Baptisées «Institute of Swiss Watchmaking» ou encore «Nicolas G. Hayek Watchmaking School», ces écoles se sont multipliées durant la dernière décennie. Elles sont pour la plupart financées par des entreprises horlogères suisses.

Pour l’après-vente

La raison de ce développement? La crise des années quatre-vingt a entraîné une baisse d’intérêt pour le métier partout dans le monde. Or, aujourd’hui, l’industrie helvétique a grandement besoin de personnel qualifié afin d’assurer le service après-vente dans les pays où elle écoule ses produits.

«Le service après-vente est une préoccupation. Le volume de montres mécaniques vendu à l’étranger connaît une augmentation importante. Après 3 à 5 ans, ces montres ont besoin d’un entretien», indique Maurice Altermatt, chef de la division économique de la Fédération de l’industrie horlogère suisse (FH).
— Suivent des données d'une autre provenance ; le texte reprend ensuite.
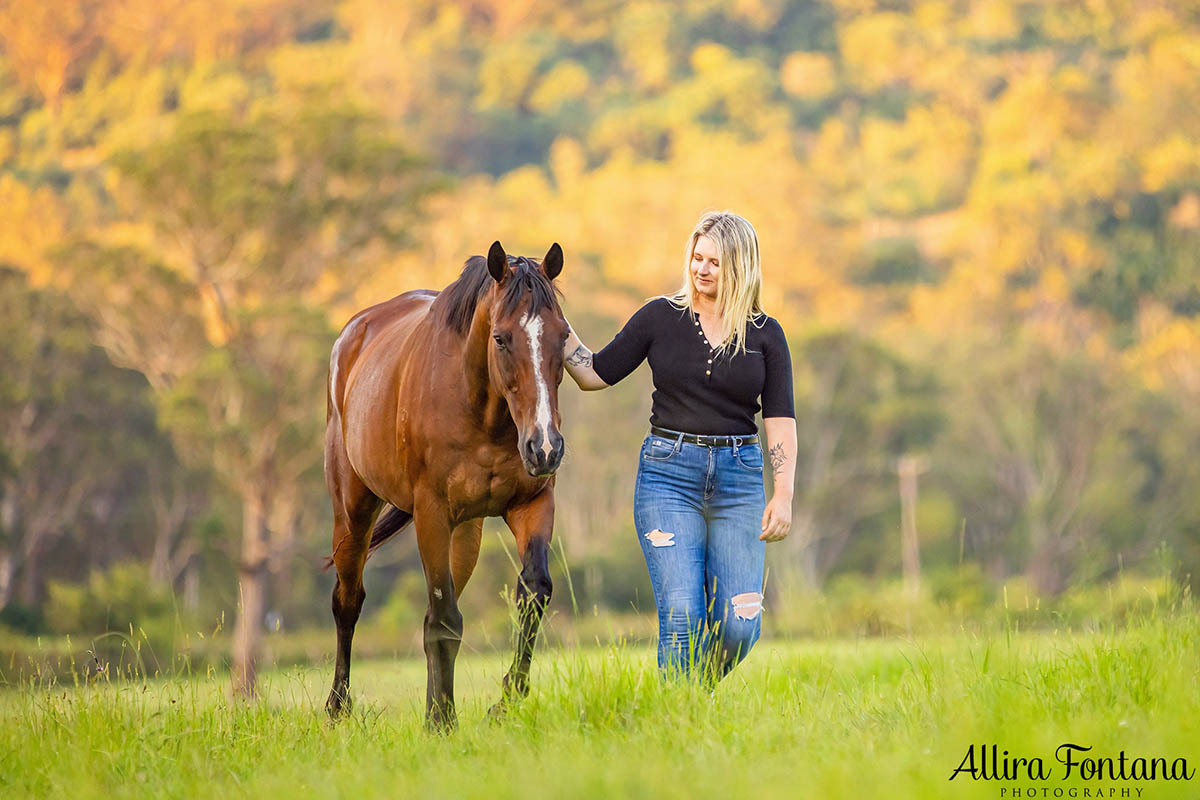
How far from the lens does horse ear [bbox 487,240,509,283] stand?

«Le client attend un service proche de lui et rapide. On ne peut pas tout renvoyer en Suisse. On n’en aurait de toute façon pas les capacités. Il faut donc délocaliser et mettre en place des structures pour répondre à cette demande», poursuit-il.

Pour autant, cette évolution n’intervient «pas du tout au détriment des employés suisses. Les activités en Suisse, où a lieu la production, et à l’étranger sont complémentaires», souligne Maurice Altermatt.

Faire face au boom

Les exportations horlogères connaissent une croissance fulgurante. L’an dernier, elles ont établi un nouveau montant record avec largement plus de 20 milliards de francs attendus, contre 19,3 milliards en 2011. En 2001, elles se montaient à 10,6 milliards. Le boom concerne particulièrement les marchés émergents.

Sur le marché asiatique, qui représente désormais plus de la moitié des exportations, «nous nous attendons à devoir effectuer entre 300 000 et 400 000 interventions par an d’ici cinq ans – du changement de pile au démontage d’une grande complication», note Maarten Pieters, directeur du Centre suisse de formation et de perfectionnement horloger (WOSTEP), l’institution qui supervise les écoles horlogères suisses à l’étranger.

Parmi les cinq écoles qui ont vu le jour depuis 2008, quatre se trouvent d’ailleurs en Asie. La dernière, financée par Swatch Group, a ouvert ses portes début janvier à Hong Kong.

Les treize centres de formation du réseau WOSTEP forment actuellement 160 personnes par an. Le cursus correspond à celui du certificat fédéral de capacité (CFC) dispensé en Suisse, soit 3000 heures de cours pratiques et théoriques.

Candidats en surnombre

Et ces établissements n’ont pas de difficultés à trouver des candidats. Swatch Group, qui compte six écoles, reçoit «quotidiennement des demandes de formation», selon sa porte-parole, Béatrice Howald.

«Nous avons plus de demandes que de places disponibles. Le luxe plaît, l’horlogerie est à la mode. Aux yeux des jeunes, elle ne fait pas figure d’industrie du passé», indique Hervé Dumortier, directeur du service client pour le groupe Richemont (Jaeger-LeCoultre, Piaget, IWC, Baume&Mercier, Vacheron Constantin entre autres), qui dispose de trois écoles en Chine, à Hong Kong et aux Etats-Unis.

Ce regain d’intérêt pour le métier d’horloger est de bon augure pour les entreprises. L’offre de formation à l’étranger devrait se renforcer ces prochaines années. WOSTEP songe à Singapour, à la Russie et à l’Amérique latine. Mais surtout a une augmentation des capacités des centres existants.

«Je peux imaginer que nous aurons entre 250 et 300 élèves par an d’ici dix ans. A terme, il devrait y avoir davantage de personnes suivant une formation en horlogerie suisse à l’étranger qu’en Suisse», note Maarten Pieters.